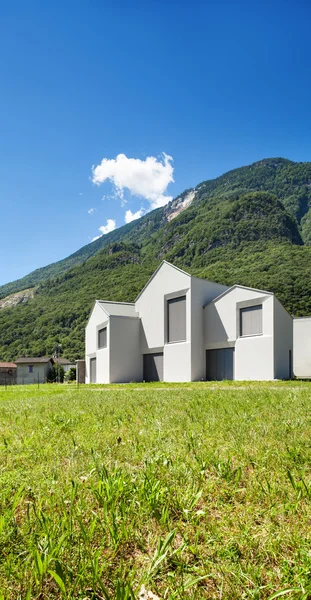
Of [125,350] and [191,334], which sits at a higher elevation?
[191,334]

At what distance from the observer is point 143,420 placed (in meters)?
5.63

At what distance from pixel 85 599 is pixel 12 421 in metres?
4.80

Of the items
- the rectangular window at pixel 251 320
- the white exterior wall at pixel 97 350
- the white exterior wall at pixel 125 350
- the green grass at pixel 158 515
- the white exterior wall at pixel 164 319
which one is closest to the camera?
the green grass at pixel 158 515

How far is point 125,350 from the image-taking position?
34.4 m

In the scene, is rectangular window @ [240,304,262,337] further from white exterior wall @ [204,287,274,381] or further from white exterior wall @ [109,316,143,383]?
white exterior wall @ [109,316,143,383]

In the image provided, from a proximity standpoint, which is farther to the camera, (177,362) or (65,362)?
(65,362)

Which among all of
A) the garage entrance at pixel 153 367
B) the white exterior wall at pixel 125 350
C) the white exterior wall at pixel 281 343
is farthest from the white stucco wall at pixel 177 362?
the white exterior wall at pixel 281 343

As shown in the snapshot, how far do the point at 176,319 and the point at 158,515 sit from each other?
2848 cm

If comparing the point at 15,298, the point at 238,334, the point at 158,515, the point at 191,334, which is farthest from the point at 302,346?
the point at 15,298

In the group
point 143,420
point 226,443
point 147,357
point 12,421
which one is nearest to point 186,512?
point 226,443

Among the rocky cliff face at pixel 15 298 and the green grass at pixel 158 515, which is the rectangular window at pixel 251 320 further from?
the rocky cliff face at pixel 15 298

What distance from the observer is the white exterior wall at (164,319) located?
2962cm

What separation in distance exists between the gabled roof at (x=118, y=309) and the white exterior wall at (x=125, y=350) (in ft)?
→ 2.61

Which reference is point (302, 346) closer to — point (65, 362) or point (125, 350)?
point (125, 350)
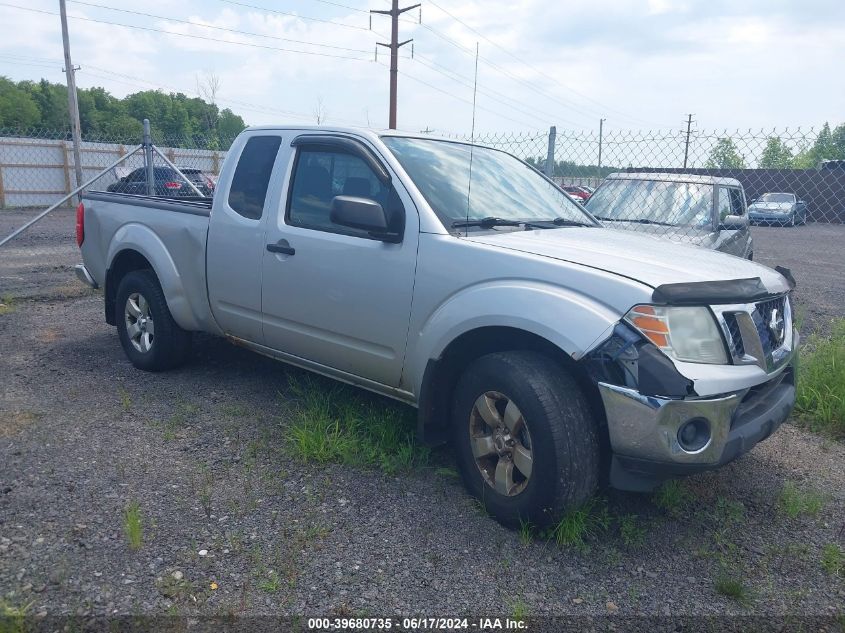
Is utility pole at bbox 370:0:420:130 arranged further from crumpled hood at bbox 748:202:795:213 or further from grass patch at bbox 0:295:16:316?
grass patch at bbox 0:295:16:316

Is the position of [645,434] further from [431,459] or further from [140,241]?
[140,241]

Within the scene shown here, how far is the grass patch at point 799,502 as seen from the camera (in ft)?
11.8

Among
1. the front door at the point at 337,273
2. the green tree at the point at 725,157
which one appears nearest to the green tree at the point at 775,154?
the green tree at the point at 725,157

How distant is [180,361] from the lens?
17.9 feet

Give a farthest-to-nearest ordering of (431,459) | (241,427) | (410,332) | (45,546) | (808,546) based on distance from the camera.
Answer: (241,427)
(431,459)
(410,332)
(808,546)
(45,546)

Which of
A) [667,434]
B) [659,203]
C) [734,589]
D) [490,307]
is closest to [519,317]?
[490,307]

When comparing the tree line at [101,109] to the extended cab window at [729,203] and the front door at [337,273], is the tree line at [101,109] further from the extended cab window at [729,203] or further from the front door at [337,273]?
the front door at [337,273]

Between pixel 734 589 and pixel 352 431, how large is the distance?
2.21 metres

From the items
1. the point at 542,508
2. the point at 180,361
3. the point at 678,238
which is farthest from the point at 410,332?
the point at 678,238

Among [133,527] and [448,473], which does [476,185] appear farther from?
[133,527]

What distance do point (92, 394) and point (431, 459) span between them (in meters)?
2.58

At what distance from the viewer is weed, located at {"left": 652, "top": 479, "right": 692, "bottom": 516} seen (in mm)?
3559

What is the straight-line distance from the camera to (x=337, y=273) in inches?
157

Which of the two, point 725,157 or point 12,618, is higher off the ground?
point 725,157
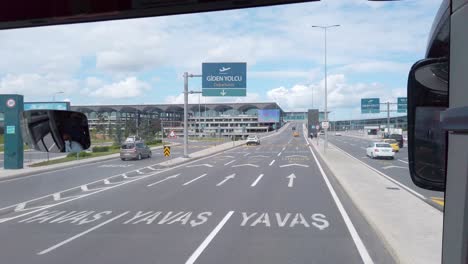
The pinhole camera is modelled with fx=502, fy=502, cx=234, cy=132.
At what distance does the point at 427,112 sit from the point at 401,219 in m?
9.41

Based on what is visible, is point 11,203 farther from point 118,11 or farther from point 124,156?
point 124,156

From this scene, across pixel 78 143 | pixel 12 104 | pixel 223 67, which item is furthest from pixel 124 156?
pixel 78 143

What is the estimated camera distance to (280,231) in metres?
10.6

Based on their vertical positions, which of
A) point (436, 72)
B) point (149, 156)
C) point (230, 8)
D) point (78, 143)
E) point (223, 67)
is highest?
point (223, 67)

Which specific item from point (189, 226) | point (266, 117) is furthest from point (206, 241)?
point (266, 117)

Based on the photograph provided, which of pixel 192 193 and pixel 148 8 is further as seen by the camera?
pixel 192 193

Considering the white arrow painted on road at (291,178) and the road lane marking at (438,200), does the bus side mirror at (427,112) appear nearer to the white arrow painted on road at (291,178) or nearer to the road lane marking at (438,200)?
the road lane marking at (438,200)

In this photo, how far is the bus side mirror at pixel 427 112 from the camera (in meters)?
2.36

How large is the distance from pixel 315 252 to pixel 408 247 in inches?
60.4

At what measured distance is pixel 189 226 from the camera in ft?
37.2

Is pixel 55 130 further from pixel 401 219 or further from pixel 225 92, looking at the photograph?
pixel 225 92

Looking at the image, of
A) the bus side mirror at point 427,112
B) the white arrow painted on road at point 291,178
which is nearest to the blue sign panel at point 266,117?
the white arrow painted on road at point 291,178

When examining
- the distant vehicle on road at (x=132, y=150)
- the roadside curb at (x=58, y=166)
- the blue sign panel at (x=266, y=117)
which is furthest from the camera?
the blue sign panel at (x=266, y=117)

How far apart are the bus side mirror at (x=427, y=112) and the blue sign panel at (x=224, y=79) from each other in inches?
1369
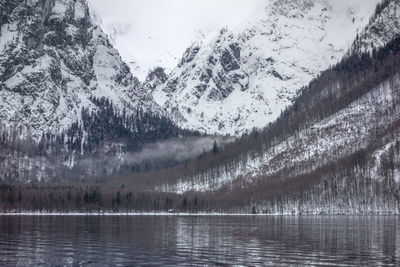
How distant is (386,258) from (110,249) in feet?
120

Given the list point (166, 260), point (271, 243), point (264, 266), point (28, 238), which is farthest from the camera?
point (28, 238)

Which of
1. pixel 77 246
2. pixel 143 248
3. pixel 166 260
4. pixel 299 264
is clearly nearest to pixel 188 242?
pixel 143 248

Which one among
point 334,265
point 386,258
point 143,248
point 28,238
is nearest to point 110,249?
point 143,248

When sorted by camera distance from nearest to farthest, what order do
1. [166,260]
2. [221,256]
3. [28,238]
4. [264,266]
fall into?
[264,266] → [166,260] → [221,256] → [28,238]

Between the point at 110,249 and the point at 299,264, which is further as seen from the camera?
the point at 110,249

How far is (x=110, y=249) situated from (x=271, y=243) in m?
26.0

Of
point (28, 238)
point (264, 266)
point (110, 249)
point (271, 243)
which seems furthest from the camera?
point (28, 238)

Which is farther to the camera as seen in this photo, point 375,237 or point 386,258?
point 375,237

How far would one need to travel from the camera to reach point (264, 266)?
59281 mm

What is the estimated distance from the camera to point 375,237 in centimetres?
9769

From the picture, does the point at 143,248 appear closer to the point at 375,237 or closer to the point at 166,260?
the point at 166,260

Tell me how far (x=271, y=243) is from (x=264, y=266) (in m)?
28.0

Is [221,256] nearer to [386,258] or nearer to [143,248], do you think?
[143,248]

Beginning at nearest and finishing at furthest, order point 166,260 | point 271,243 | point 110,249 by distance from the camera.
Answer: point 166,260 < point 110,249 < point 271,243
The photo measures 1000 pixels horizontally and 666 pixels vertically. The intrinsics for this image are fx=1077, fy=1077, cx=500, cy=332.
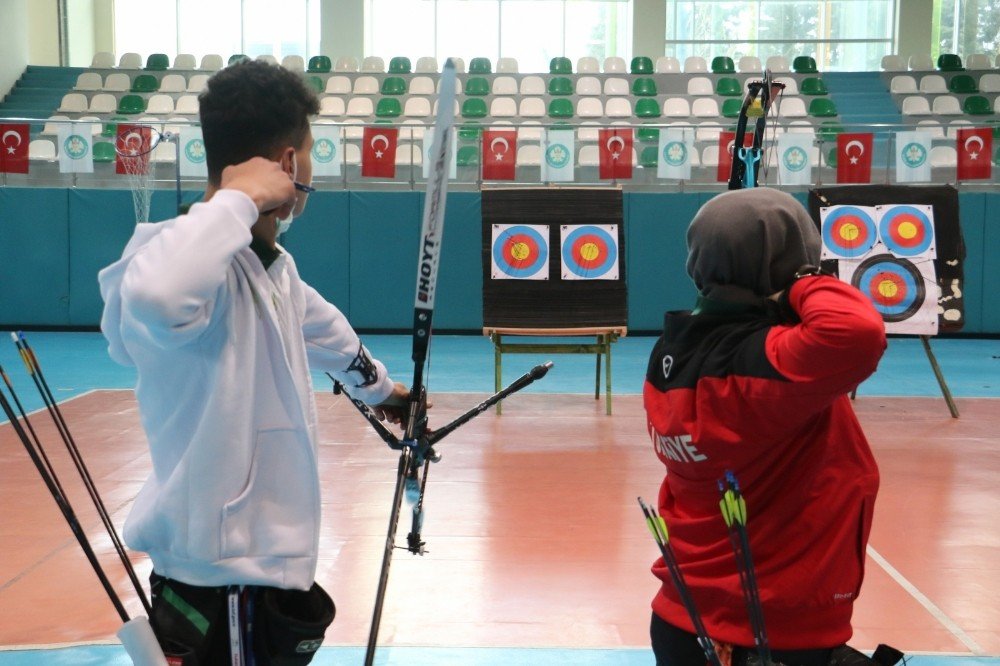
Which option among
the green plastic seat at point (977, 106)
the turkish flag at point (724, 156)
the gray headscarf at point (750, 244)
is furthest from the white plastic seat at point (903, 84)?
the gray headscarf at point (750, 244)

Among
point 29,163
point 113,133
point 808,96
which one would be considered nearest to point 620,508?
point 113,133

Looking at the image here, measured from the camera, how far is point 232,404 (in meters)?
1.30

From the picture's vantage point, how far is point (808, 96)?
12852 mm

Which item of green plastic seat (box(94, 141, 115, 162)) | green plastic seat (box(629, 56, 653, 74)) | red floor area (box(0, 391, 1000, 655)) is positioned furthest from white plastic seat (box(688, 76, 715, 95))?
red floor area (box(0, 391, 1000, 655))

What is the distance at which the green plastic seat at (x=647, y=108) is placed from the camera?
12172 mm

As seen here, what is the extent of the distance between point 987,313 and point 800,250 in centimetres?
927

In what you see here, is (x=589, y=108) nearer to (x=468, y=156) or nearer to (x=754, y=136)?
(x=468, y=156)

* Task to complete
Please reproduce the material word for word, starting with the line that contains "Considering the white" and going on through the line that contains "[264,266] → [166,260] → [221,256] → [28,238]", both ends included, and leave out any picture.

* Answer to this exercise
Considering the white arrow painted on road at (291,178) and the road lane marking at (438,200), does the bus side mirror at (427,112) appear nearer to the white arrow painted on road at (291,178) or nearer to the road lane marking at (438,200)?
the road lane marking at (438,200)

In this photo, how far is the bus side mirror at pixel 427 112 from the camera (in meters)?
2.36

How large is the distance from pixel 315 252 to pixel 408 247 in inches?
60.4

At what measured distance is pixel 189 226 from the camera in ft?
37.2

Is pixel 55 130 further from pixel 401 219 or further from pixel 225 92, looking at the photograph?
pixel 225 92

Looking at the image, of
A) the bus side mirror at point 427,112
B) the white arrow painted on road at point 291,178
which is nearest to the blue sign panel at point 266,117?
the white arrow painted on road at point 291,178

When examining
- the distant vehicle on road at (x=132, y=150)
- the roadside curb at (x=58, y=166)
- the blue sign panel at (x=266, y=117)
which is furthest from the camera?
the blue sign panel at (x=266, y=117)

How far apart are the bus side mirror at (x=427, y=112) and the blue sign panel at (x=224, y=79) from each other in inches?
1369
How distant is (386,258) from (110,249) in feet?
120

Given the list point (166, 260), point (271, 243), point (264, 266), point (28, 238), which is farthest from the camera?
point (28, 238)

Which of
1. pixel 77 246
2. pixel 143 248
3. pixel 166 260
4. pixel 299 264
is clearly nearest to pixel 188 242?
pixel 143 248

Which one among
point 334,265
point 386,258
point 143,248
point 28,238
is nearest to point 110,249?
point 143,248

When sorted by camera distance from nearest to farthest, what order do
1. [166,260]
2. [221,256]
3. [28,238]
4. [264,266]
fall into?
[264,266] → [166,260] → [221,256] → [28,238]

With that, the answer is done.